Image de marque diluée, le logo Leica perd de son éclat

Au cours de la dernière décennie, Leica a tenté de manière agressive de trouver de nouvelles voies de croissance, mais ces efforts ont sans doute fait plus de mal que de bien en diluant son image haut de gamme. Au-delà de ses partenariats mobiles réussis avec Huawei et Xiaomi, Leica a lancé son propre téléphone Leitz avec Sharp. Curieusement, l'entreprise a concédé sous licence son prestigieux logo « point rouge » à Sharp, tout en concédant le nom « Leica » à Xiaomi, une décision qui suggère que le profit a été prioritaire sur l'intégrité de la marque.
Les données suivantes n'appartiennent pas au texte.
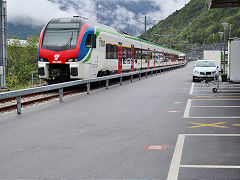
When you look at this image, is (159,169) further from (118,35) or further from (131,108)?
(118,35)

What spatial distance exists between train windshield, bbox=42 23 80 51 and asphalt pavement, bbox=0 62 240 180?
6.89m

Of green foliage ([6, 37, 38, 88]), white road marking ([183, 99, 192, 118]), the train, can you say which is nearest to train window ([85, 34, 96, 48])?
the train

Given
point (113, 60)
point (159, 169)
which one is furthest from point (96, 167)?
point (113, 60)

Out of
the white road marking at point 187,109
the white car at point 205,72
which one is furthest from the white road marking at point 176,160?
the white car at point 205,72

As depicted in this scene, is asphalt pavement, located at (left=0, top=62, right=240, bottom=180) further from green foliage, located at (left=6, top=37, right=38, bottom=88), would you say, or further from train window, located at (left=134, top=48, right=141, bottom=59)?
green foliage, located at (left=6, top=37, right=38, bottom=88)

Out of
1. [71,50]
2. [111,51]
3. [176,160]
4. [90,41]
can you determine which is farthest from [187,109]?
[111,51]

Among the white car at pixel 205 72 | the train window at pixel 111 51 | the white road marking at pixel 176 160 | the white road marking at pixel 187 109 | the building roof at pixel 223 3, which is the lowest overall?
the white road marking at pixel 176 160

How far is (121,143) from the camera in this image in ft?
21.8

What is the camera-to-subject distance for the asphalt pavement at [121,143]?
16.3 ft

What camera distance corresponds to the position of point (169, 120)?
9195mm

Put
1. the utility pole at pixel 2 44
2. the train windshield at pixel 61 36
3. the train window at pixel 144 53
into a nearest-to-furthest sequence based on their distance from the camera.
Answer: the utility pole at pixel 2 44
the train windshield at pixel 61 36
the train window at pixel 144 53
La marque s'est également lancée dans les projecteurs domestiques, à la fois avec sa propre ligne Home Cinema et en collaboration avec des marques comme JMGO, revendant essentiellement son prestige en matière d'imagerie dans une nouvelle catégorie.


 

Le plus incongru est que Leica a lancé des montres mécaniques haut de gamme, les L1 et L2, en tentant de pénétrer le marché des montres de luxe, totalement indépendant, une entreprise qui n'a pas réussi à gagner du terrain. Cette licence constante de marque et cette expansion inter-catégories ont rendu le nom Leica banal. Ce qui était autrefois le symbole de la photographie exclusive et haut de gamme est désormais visible sur un large éventail de produits, diminuant ainsi le prestige qui en faisait sa valeur. Pour une marque dont les appareils photo dépassent en moyenne dix mille dollars, cette omniprésence érode lentement son attrait haut de gamme. Pour Leica, le principal dilemme est que son atout le plus précieux, la marque « Leica », est aussi le plus surexploité. Une vente pourrait être l’occasion d’une réinitialisation si le nouveau propriétaire investit dans la reconstruction de son identité fondamentale. Sinon, elle risque d’être une marque dont la valeur est lentement exploitée jusqu’à ce qu’elle perde de sa pertinence.